WHAT YOU ARE ASKED TO DO:
Write out word for word the part of the incident report between "Managed by: Pablo" and "need for backfills.", inclusive.

QUOTED PASSAGE:
---------------

7.1 KiB
20241119-01 - CheckIn Cover multi-price problem (again)
CheckIn Cover multi-price problem (again)
Managed by: Pablo
Summary
- Components involved: SQL Server, DWH, superhog-mono-app codebase
- Started at: 2024-11-18 12:49:06 UTC
- Detected at: 2024-11-19 06:34:16 UTC
- Mitigated at: 2024-11-19 17:30:00 UTC
A new stored procedure released on 2024-11-18 mistakenly added records in live.dbo.PaymentValidationSetToCurrency with values 0 for CIH prices and covers. This caused a dimensionality issue in the DWH, which lead to duplicate records in DWH and bogus reporting for CIH in PBI, with inflated sales numbers and other affected data points. Besides that, a seeding script from the application that doesn’t respect the UpdatedDate column of live.dbo.PaymentValidationSetToCurrency caused data drift between SQL Server and DWH, which increased investigation complexity and generated the need for backfills.
This incident is a very close reoccurrence of this one from June: 20240619-01 - CheckIn Cover multi-price problem. The underlying design mistakes that act as a root cause are common across both incidents.
Impact
CIH reporting in the DWH has been displaying incorrect figures for 11 hours. This includes data such as revenue totals, sales counts, funnel and conversion rates metrics, and individual sales records displaying wrong prices.
Timeline
All times are UTC.

---------------

Records from a dataset:

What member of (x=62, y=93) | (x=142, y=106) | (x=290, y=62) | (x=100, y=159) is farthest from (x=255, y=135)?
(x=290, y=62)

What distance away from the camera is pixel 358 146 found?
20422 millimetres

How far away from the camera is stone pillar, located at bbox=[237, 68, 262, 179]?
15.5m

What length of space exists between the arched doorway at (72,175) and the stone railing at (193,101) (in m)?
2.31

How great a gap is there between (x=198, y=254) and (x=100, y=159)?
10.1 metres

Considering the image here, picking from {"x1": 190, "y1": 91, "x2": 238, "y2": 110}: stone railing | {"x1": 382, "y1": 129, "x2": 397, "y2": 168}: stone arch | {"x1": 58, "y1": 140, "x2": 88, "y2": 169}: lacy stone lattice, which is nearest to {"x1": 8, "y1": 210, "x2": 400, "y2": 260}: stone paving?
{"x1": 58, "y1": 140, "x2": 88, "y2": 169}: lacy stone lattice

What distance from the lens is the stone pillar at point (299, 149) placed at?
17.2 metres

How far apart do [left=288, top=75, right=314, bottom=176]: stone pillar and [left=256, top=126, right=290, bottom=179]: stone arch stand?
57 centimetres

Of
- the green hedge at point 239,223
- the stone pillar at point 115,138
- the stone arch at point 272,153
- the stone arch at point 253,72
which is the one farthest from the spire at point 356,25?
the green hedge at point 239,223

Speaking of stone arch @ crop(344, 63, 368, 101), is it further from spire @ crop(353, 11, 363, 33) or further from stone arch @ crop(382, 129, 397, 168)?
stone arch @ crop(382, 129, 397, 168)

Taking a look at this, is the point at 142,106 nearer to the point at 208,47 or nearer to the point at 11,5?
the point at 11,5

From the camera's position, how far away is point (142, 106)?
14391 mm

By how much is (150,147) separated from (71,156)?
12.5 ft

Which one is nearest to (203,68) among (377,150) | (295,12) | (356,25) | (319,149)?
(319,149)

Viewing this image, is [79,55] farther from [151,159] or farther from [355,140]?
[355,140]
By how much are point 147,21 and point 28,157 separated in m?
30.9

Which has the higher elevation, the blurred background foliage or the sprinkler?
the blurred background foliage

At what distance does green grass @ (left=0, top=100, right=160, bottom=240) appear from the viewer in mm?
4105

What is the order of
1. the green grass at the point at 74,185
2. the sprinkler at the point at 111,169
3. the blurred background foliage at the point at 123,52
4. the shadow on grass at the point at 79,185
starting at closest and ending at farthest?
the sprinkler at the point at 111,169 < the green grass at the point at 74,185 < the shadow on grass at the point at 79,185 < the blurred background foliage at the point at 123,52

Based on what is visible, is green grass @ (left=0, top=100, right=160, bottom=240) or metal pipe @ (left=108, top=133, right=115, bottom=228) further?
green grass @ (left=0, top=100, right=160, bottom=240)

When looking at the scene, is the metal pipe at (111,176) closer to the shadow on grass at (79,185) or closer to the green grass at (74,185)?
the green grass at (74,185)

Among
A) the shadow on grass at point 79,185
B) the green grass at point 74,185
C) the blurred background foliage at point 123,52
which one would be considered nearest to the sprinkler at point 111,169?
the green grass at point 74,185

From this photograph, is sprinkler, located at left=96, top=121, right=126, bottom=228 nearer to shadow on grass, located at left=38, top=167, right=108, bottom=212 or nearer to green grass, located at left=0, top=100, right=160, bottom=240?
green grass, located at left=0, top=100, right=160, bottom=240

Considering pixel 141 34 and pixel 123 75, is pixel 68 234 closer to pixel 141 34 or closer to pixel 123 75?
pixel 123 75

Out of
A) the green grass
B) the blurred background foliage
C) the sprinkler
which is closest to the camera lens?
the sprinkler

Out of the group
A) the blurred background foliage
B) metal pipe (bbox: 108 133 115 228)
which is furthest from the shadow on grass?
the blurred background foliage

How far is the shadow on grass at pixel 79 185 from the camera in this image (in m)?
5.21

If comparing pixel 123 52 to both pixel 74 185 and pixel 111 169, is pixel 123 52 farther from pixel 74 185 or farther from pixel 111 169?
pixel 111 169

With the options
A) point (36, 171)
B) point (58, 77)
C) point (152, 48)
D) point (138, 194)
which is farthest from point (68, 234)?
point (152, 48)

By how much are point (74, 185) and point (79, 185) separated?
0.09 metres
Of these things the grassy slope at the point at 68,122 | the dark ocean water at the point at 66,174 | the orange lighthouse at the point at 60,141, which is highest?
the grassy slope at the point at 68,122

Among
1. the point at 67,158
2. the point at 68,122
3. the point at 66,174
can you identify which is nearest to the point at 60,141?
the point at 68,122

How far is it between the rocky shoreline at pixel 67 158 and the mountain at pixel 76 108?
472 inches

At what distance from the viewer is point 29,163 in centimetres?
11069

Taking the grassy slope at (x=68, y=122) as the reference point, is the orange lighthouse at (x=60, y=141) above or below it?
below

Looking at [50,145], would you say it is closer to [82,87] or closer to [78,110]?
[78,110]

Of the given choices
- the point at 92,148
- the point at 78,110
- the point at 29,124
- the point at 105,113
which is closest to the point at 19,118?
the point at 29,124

---------------

PROBLEM SOLUTION:
Managed by: Pablo
Summary
- Components involved: SQL Server, DWH, superhog-mono-app codebase
- Started at: 2024-11-18 12:49:06 UTC
- Detected at: 2024-11-19 06:34:16 UTC
- Mitigated at: 2024-11-19 17:30:00 UTC
A new stored procedure released on 2024-11-18 mistakenly added records in live.dbo.PaymentValidationSetToCurrency with values 0 for CIH prices and covers. This caused a dimensionality issue in the DWH, which lead to duplicate records in DWH and bogus reporting for CIH in PBI, with inflated sales numbers and other affected data points. Besides that, a seeding script from the application that doesn’t respect the UpdatedDate column of live.dbo.PaymentValidationSetToCurrency caused data drift between SQL Server and DWH, which increased investigation complexity and generated the need for backfills.